I also started logging the root status of devices generating invalid tokens using this method. While this is not proof of anything, the fact that nearly all invalid tokens originated from rooted devices made me suspect foul play.

The attack

I believe the attack works as follows. Anyone who knows more about this please chime in!
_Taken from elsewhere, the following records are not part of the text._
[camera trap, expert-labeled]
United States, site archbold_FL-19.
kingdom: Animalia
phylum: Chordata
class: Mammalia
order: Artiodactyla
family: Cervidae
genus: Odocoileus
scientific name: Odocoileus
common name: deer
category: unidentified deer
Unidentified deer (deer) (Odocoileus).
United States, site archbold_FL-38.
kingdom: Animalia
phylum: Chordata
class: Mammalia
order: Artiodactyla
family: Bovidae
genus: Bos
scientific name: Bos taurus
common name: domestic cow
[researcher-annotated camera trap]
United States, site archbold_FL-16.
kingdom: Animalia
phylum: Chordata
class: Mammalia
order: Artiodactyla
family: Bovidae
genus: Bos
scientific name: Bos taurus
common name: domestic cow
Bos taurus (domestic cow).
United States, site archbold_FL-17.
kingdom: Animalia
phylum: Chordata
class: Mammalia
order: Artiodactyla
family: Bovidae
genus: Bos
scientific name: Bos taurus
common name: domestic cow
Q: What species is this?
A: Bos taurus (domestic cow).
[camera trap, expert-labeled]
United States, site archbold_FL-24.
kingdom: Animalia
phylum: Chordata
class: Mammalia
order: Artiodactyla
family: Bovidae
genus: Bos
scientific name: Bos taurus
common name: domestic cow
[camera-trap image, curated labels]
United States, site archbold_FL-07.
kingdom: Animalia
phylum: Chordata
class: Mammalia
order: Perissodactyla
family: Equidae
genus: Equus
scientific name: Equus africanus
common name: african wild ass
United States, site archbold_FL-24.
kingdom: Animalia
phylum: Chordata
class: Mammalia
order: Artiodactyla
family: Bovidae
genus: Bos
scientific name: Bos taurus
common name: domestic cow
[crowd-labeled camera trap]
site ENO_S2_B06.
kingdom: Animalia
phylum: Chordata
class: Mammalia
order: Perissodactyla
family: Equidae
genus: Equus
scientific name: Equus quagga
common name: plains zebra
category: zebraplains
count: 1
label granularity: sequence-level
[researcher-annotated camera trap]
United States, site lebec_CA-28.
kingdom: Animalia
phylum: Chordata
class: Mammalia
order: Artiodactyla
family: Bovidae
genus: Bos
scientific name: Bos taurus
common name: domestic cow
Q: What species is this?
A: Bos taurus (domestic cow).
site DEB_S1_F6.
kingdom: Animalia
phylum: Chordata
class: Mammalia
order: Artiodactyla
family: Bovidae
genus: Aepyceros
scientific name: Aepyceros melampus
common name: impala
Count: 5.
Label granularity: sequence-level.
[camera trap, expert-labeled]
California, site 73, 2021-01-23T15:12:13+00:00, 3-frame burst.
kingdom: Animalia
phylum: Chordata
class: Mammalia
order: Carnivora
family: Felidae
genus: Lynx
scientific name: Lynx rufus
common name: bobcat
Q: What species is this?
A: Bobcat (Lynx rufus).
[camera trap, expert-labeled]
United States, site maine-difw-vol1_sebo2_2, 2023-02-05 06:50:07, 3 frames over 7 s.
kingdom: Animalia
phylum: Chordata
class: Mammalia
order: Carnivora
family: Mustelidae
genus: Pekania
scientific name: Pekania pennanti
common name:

• User installs one of the hacking apps that claims to make free in-app purchases onto a rooted device
• The hacking app either patches the legitimate In-App Billing Service on the device, or emulates it
• During a purchase flow the hacking app intercepts the purchase Intent which is meant for the legitimate service
• The hacking app processes the purchase request and generates a response the same way the legitimate service would, but the purchase request never reaches Google's servers
• An app that relies on local token validation will request purchases from the In-App Billing Service. This request is also intercepted by the hacking app, which claims that the purchase is valid
• An app that relies on server token validation sends the purchase token to a server, which makes a call to the in-app billing API, which has never seen the token, and therefore returns an "invalid token" response

Mitigation

• Apps that rely purely on the In-App Billing Service are vulnerable! The purchase and the purchase validation requests are both intercepted by the same fraudulent app. There is no defense.
• Apps that rely on a server backend should send the purchase token to the backend to be verified through the publisher API. These apps must not credit the user with the purchase until the backend verifies it and returns a positive result to the app. The backend should probably follow the security recommendations for In-App Billing. These apps are probably safer from fraudulent purchases, though they generate a lot of invalid purchases.
• I don't think that it is safe to rely on the length or format of the token, order id, or other data for determining validity of the purchase. These tokens are probably only malformed because they were emulating a previous format. Presumably the authors of the hacking app will eventually release a version to emulate any format that Google cares to devise. The only safe means is to verify the purchase via the in-app billing API on a device that you control, ie. a server.